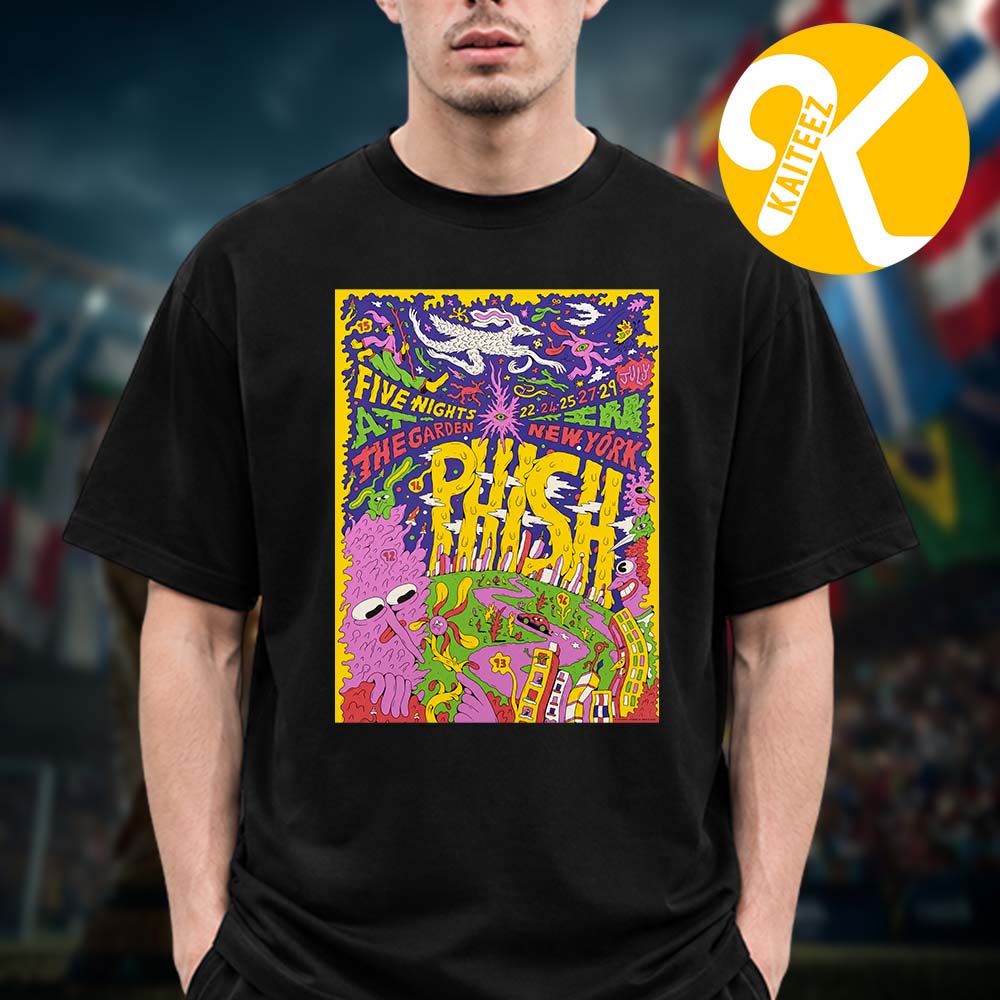 Phish Dry Goods New York NY Limited Poster Event 5 Nights At The Garden On July 22 24 25 27 29 2026 Art By Joe Taylor Unisex T-Shirt Phish Dry Goods New York NY Limited Poster Event 5 Nights At The Garden On July 22 24 25 27 29 2026 Art By Joe Taylor Unisex T-Shirt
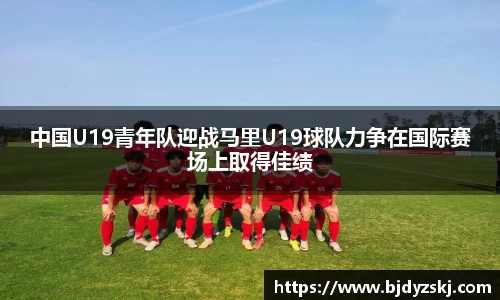 中国U19青年队迎战马里U19球队力争在国际赛场上取得佳绩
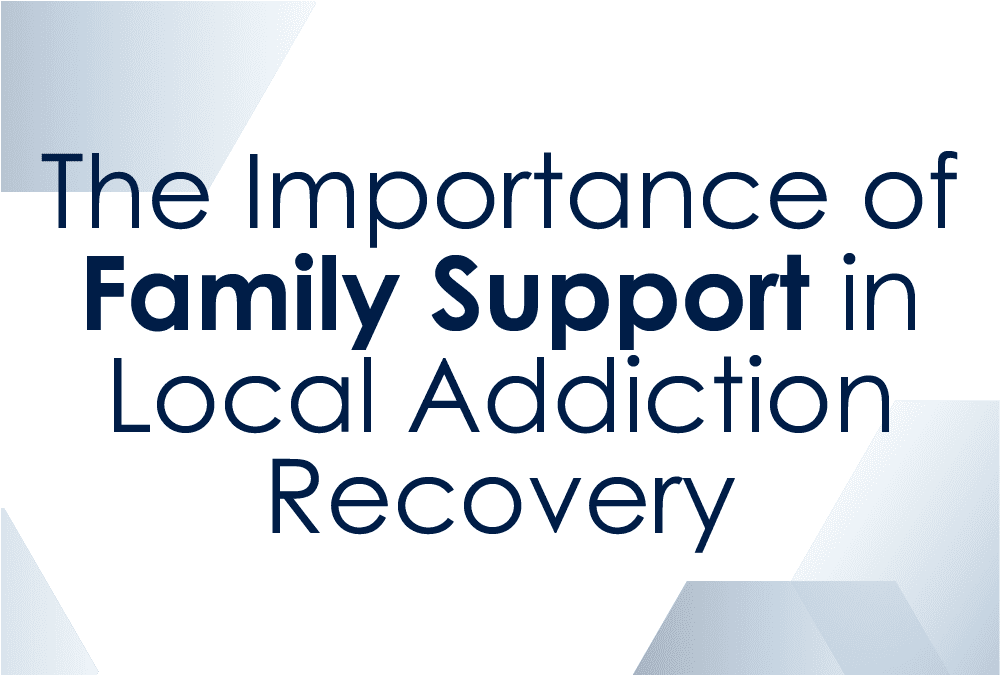 The Importance of Family Support in Local Addiction Recovery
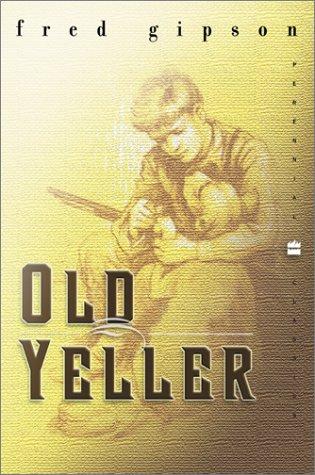 Old Yeller by Fred Gipson book cover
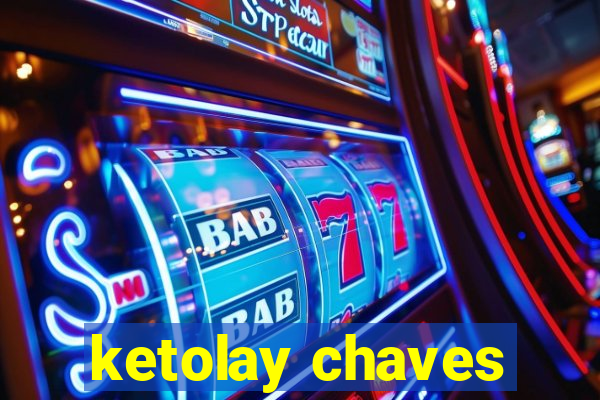 ketolay chaves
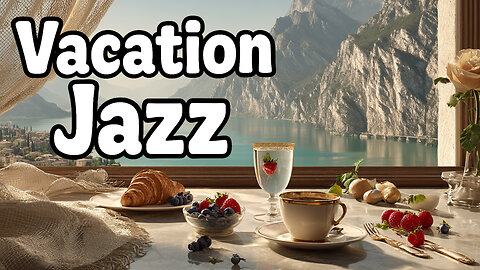 Vacation Jazz | Relaxing Music for Slow Holiday Mornings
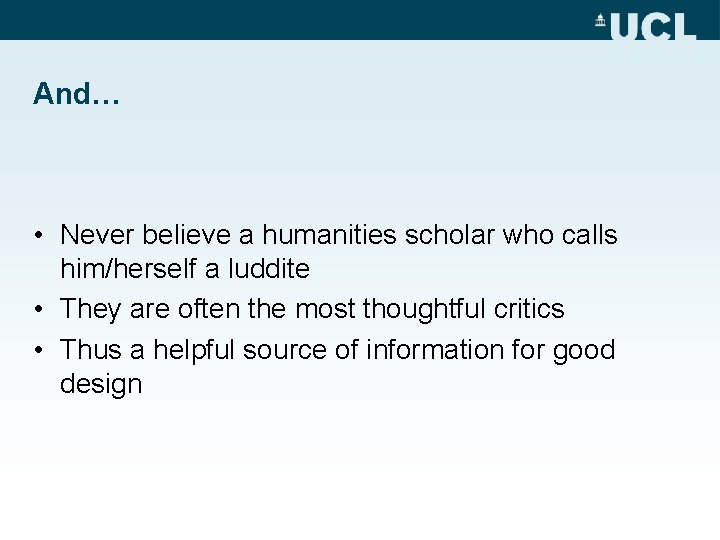And… • Never believe a humanities scholar who calls him/herself a luddite • They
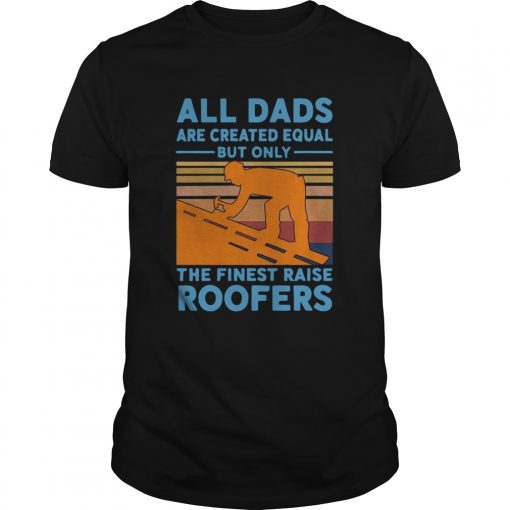 All Dads Are Created Equal But Only The Finest Raise Roofers Vintage Unisex 510x510 1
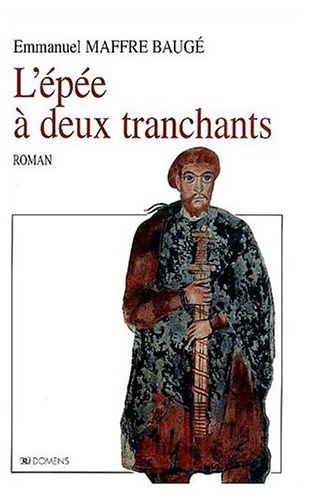 L'EPEE A DEUX TRANCHANTS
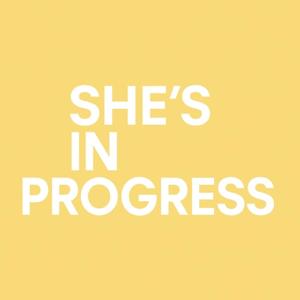 She's In Progress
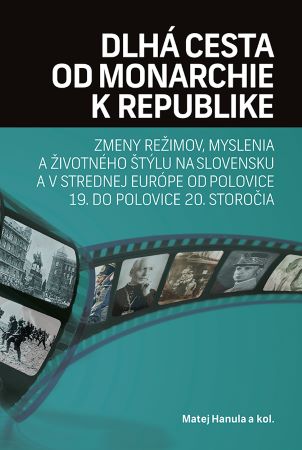 Dlhá cesta od monarchie k republike - Zmeny režimov, myslenia a životného štýlu na Slovensku a v Strednej Európe od polovice 19. do polovice 20. storočia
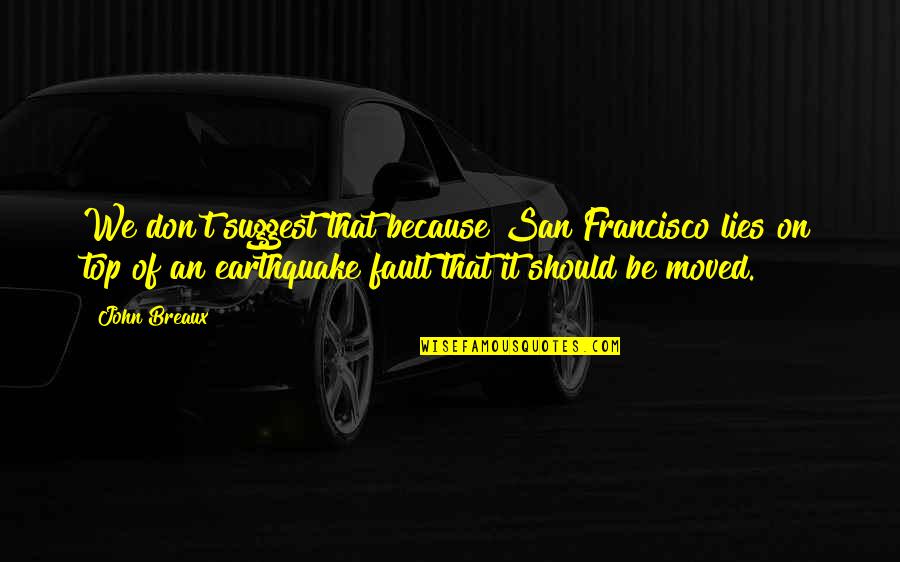 Be On Top Quotes By John Breaux: We don't suggest that because San Francisco lies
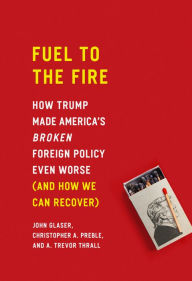 Title: Fuel to the Fire: How Trump Made America's Broken Foreign Policy Even Worse (and How We Can Recover), Author: John Glaser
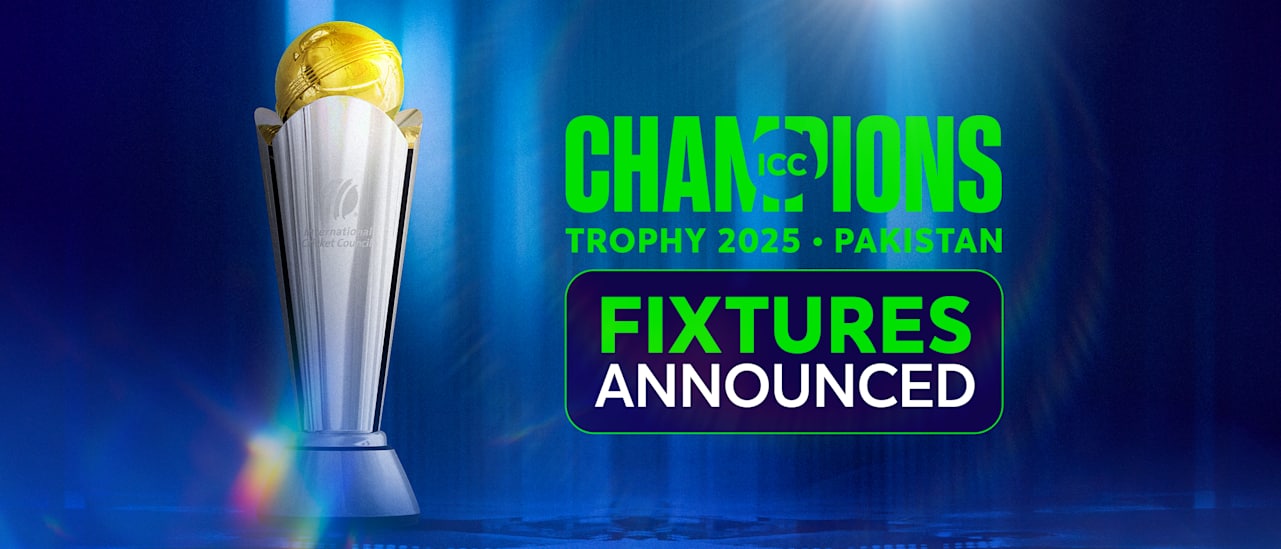 Official Fixtures Announced for ICC Men's Champions Trophy 2025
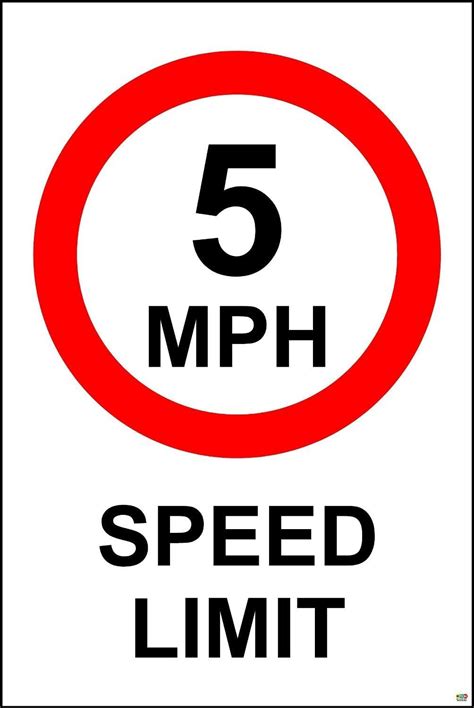5 Mph Speed Limit Safety Sign 12mm Rigid Plastic 300mm X 200mm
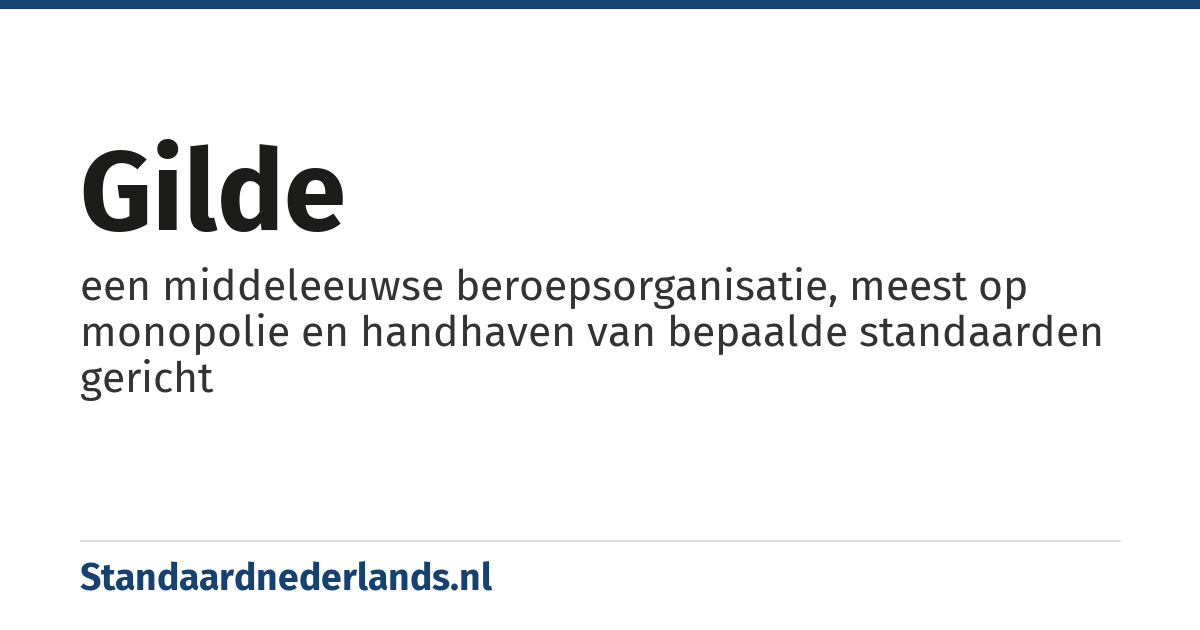 gilde: een middeleeuwse beroepsorganisatie, meest op monopolie en handhaven van bepaalde standaarden gericht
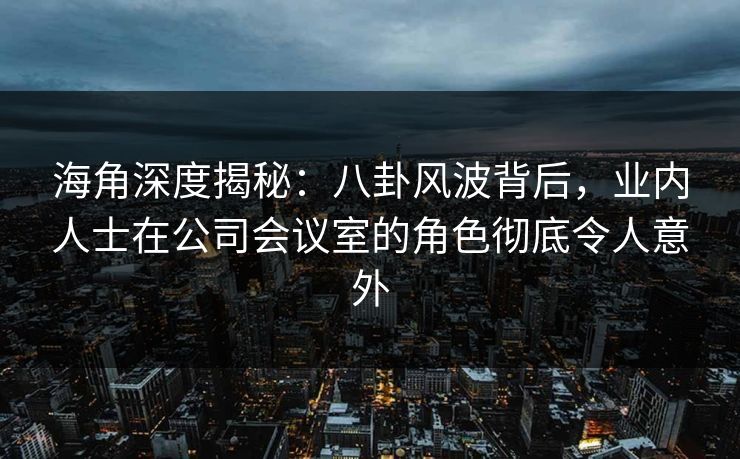 海角深度揭秘：八卦风波背后，业内人士在公司会议室的角色彻底令人意外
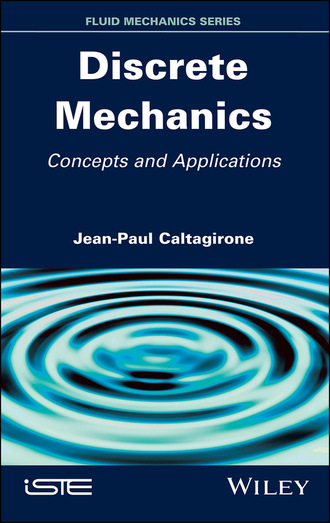 Jean-Paul Caltagirone. Discrete Mechanics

= = = = =

__Task__.
Every line from the one with "And… • Never" through the one with "Be On Top Quotes" is to be reproduced exactly as written above, and the pictures are to be dropped.

__Written response__.
And… • Never believe a humanities scholar who calls him/herself a luddite • They
 All Dads Are Created Equal But Only The Finest Raise Roofers Vintage Unisex 510x510 1
 L'EPEE A DEUX TRANCHANTS
 She's In Progress
 Dlhá cesta od monarchie k republike - Zmeny režimov, myslenia a životného štýlu na Slovensku a v Strednej Európe od polovice 19. do polovice 20. storočia
 Be On Top Quotes By John Breaux: We don't suggest that because San Francisco lies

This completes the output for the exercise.